The car manufacturer posted a record Q3 operating profit of $2.8 billion (KRW 3.82 trillion), up a whopping 146 percent from last year’s third quarter, while net profits more than doubled to $2.4 billion (KRW 3.3 trillion). At the same time, the operating profit margin reached 9.3 percent, more than double the 4.1 percent recorded in the previous year.
Mind you, these results are for the company as a whole, including the internal combustion-engined side of things, but electric cars were credited by Hyundai as being one of the reasons behind its expansion, along with higher sales for SUVs and Genesis models. In total, the Korean car group sold almost 169,000 electrified vehicles, including hybrid and all-electric, which is a 33 percent increase from last year.
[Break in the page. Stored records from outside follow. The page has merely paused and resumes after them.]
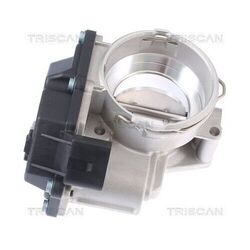 1x Drosselklappenstutzen TRISCAN 8820 29030 passend für AUDI SEAT SKODA VW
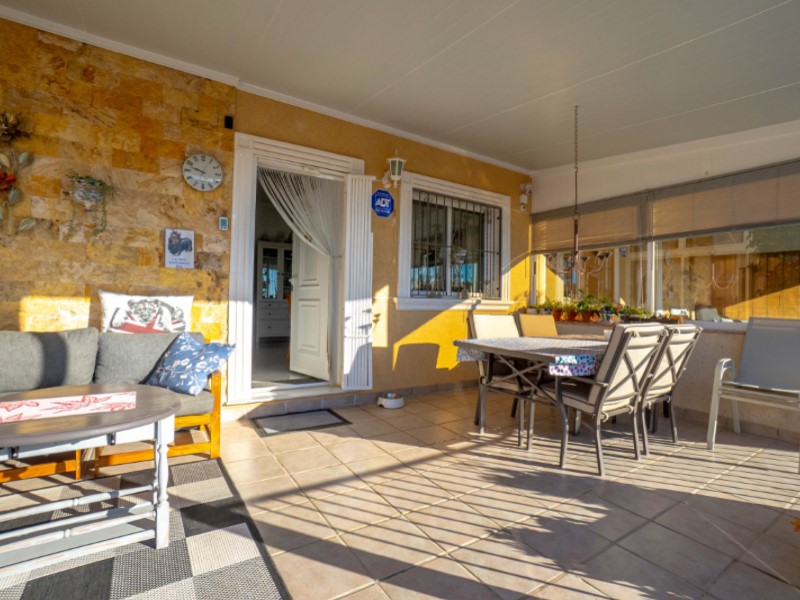 3 Bed, 2 Bath, HouseFor Sale, Torrevieja, Alicante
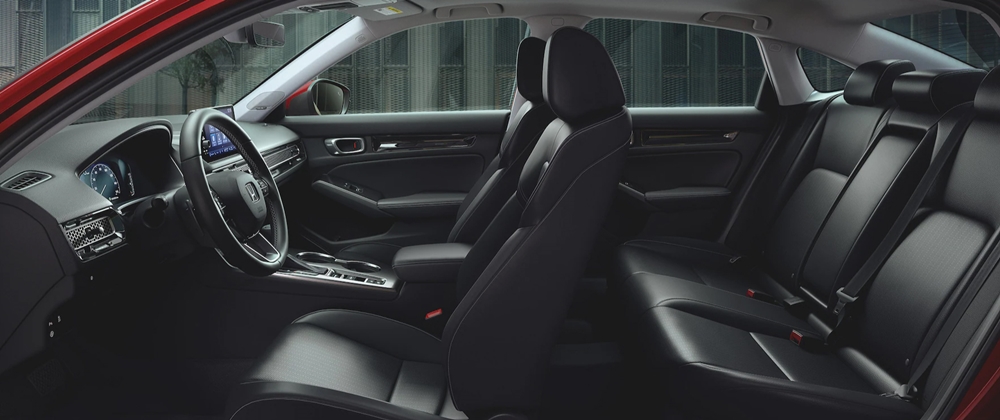 Honda Civic eHEV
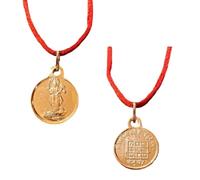 Rudrashiv Blessing Ketu Yantra Locket In Pure Copper/Ketu Yantra Pendant Activated & Energized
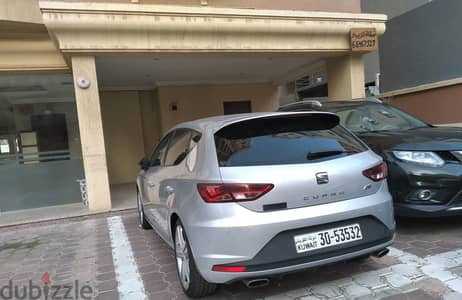 Seat leon 2015 Cupra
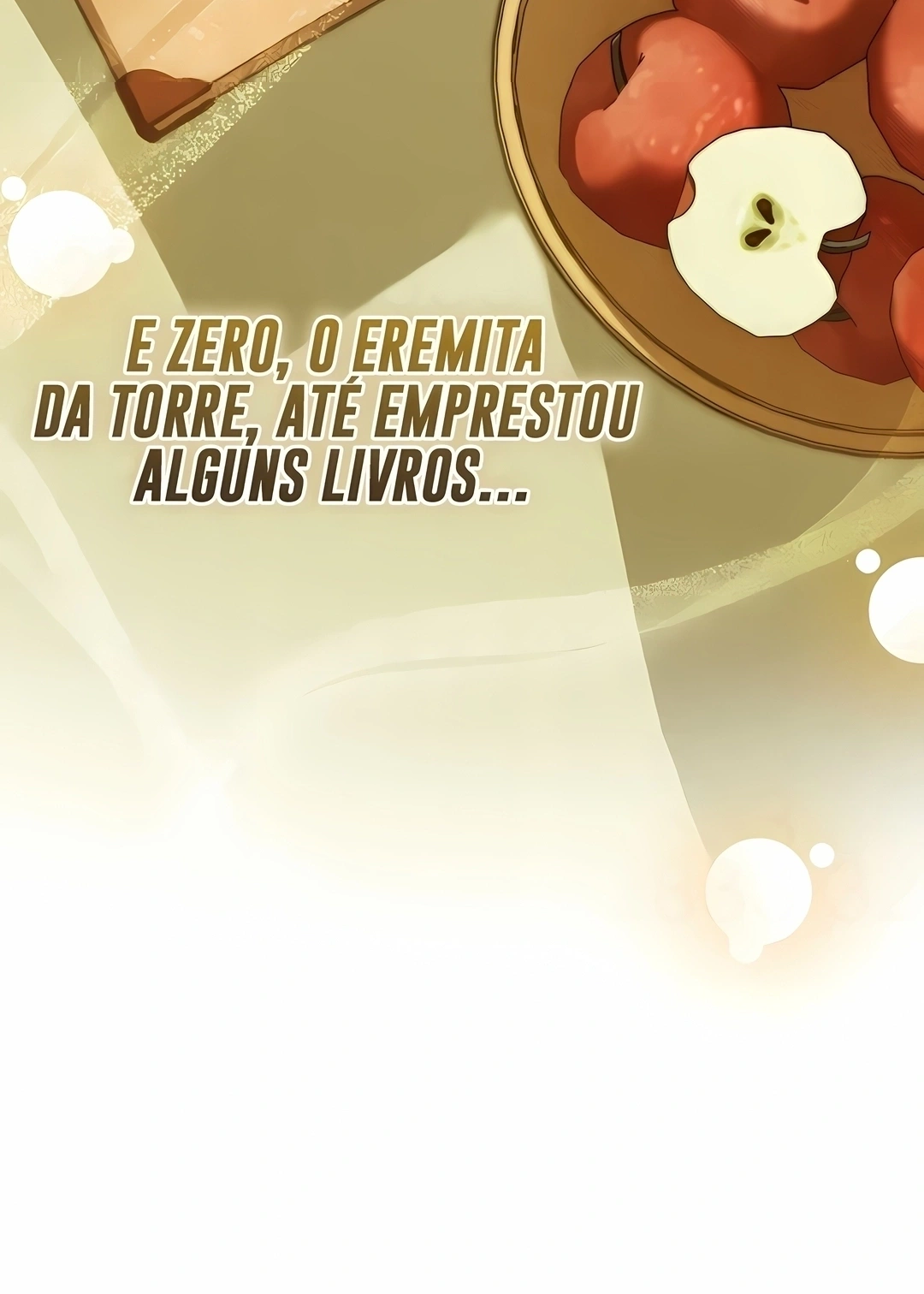 Filhos da Runa Capítulo 72 Página 38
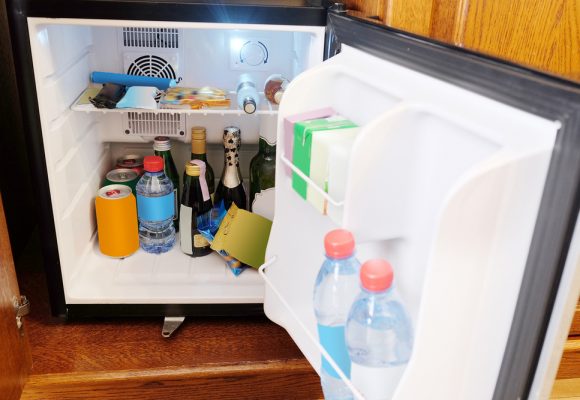 Acheter un mini frigo : les critères de choix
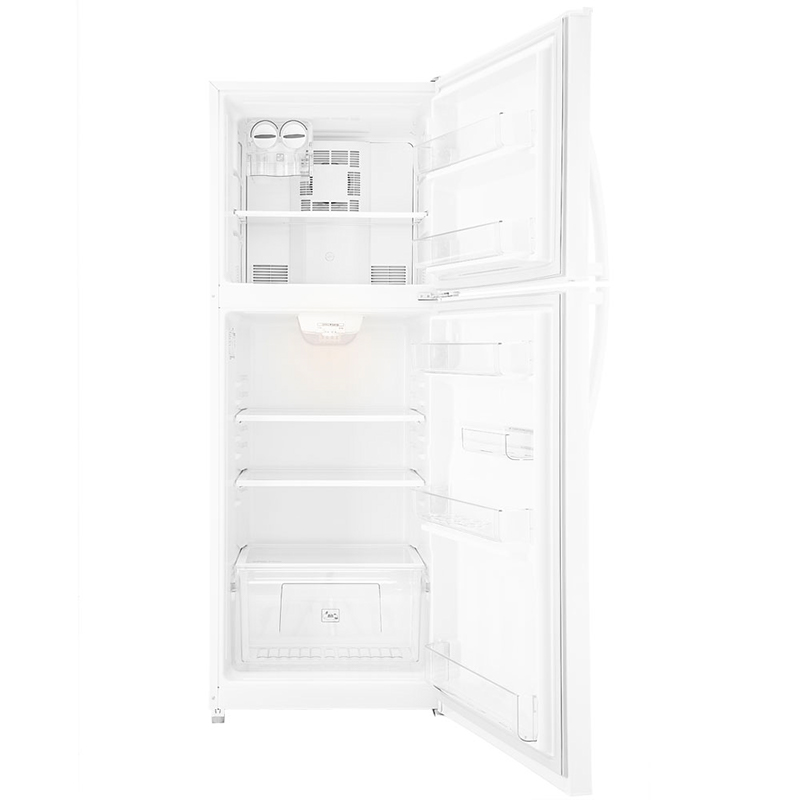 Refrigerador automatico, Blanco de 14 pies, Mabe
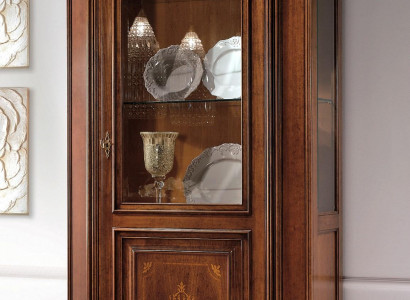Vitrinen Wohnzimmer Wohnzimmer Schränke Anrichte Neu Vitrine Schrank Klassische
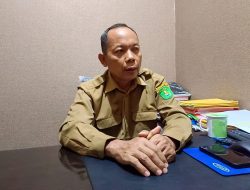 Pemkab Kutim Dorong Kantor Pemerintahan Jadi Percontohan Pengelolaan Sampah Melalui Program Bank Sampah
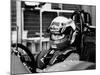 Alain Prost, 1987-null-Mounted Photographic Print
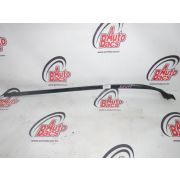 Молдинг лобового стекла 7555258010/1 для TOYOTA ALPHARD ATH10W 2AZ-FXE F L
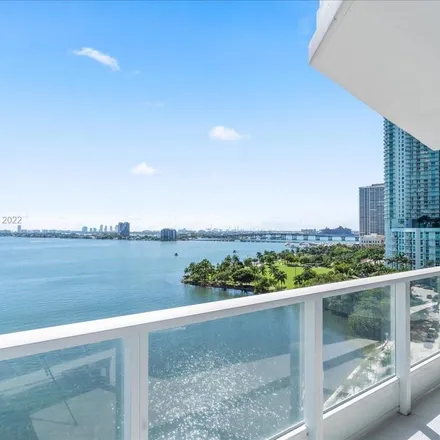 Image 9 - 2066 North Bayshore Drive, Miami, FL 33137, USA - Apartment for rent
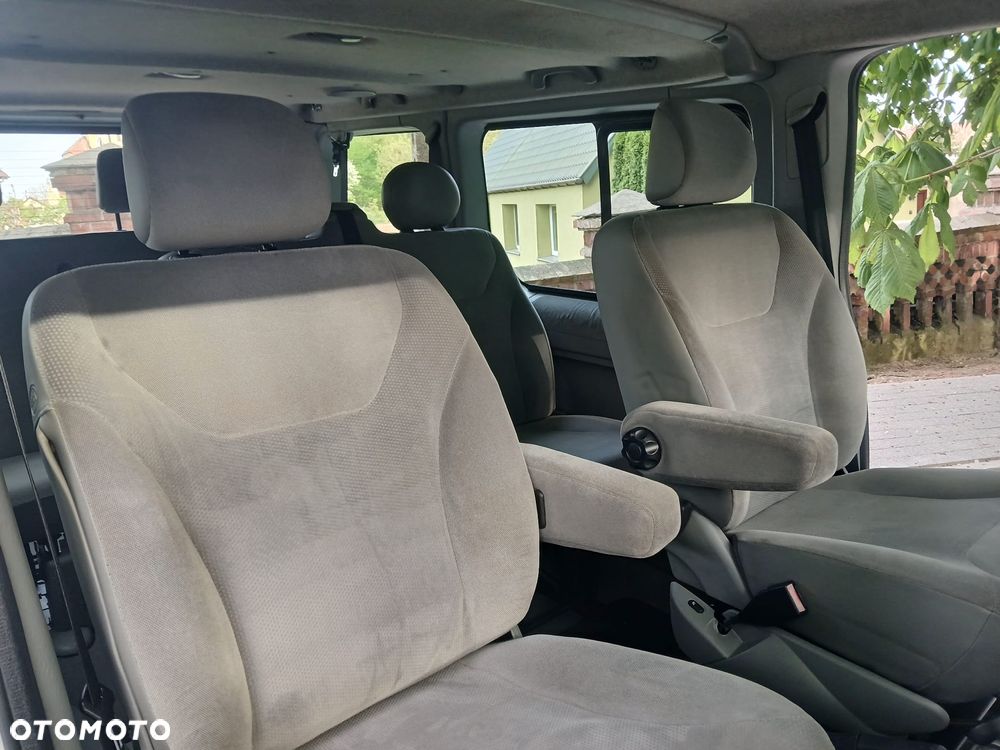 Opel Vivaro L1H1 Tour Edition - 24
With such a good previous quarter, Hyundai Motor is chugging away with its expansion plans that will see the Hyundai, Kia, and Genesis brands offer as many as 31 EVs by 2030. Sales are expected to further increase in the coming quarters, including for battery-powered cars, and the company doesn’t see major production cuts as it moves forward.
By comparison, Ford and General Motors, which are considered two of the biggest players in the automotive industry, announced that they’ll delay or abandon some of their EV production goals citing a slowdown in EV adoption, slowing sales growth, rising labor costs, and a bleak economic outlook.
Gallery: 2024 Hyundai Ioniq 6
Ford’s Model E business unit, which is responsible for EVs, pushed back the goal of producing 600,000 battery-powered vehicles to next year, while General Motors abandoned its 400,000-unit EV production run rate from 2022 through mid-2024.
“We do not plan to dramatically reduce EV production or our line-up due to likely near-term hurdles as we believe EV sales will grow longer term,” Seo Gang Hyun, Hyundai Motor’s Vice President and Chief Financial Officer, told analysts at the company’s earnings briefing, according to Reuters.
By the end of the decade, the Korean automaker aims to increase its yearly EV output to 1.51 million in its home country, while on the global stage, Hyundai wants to see 3.64 million battery-powered vehicles roll off its production lines during the same time frame.
In the long term, it wants to become one of the world’s top three electric car producers. To make this happen, Hyundai Motor Group will spend some $18.2 billion (KRW 24 trillion) until 2030 to ramp up production and bring new models such as the Hyundai Ioniq 7 and Kia EV9 to the market.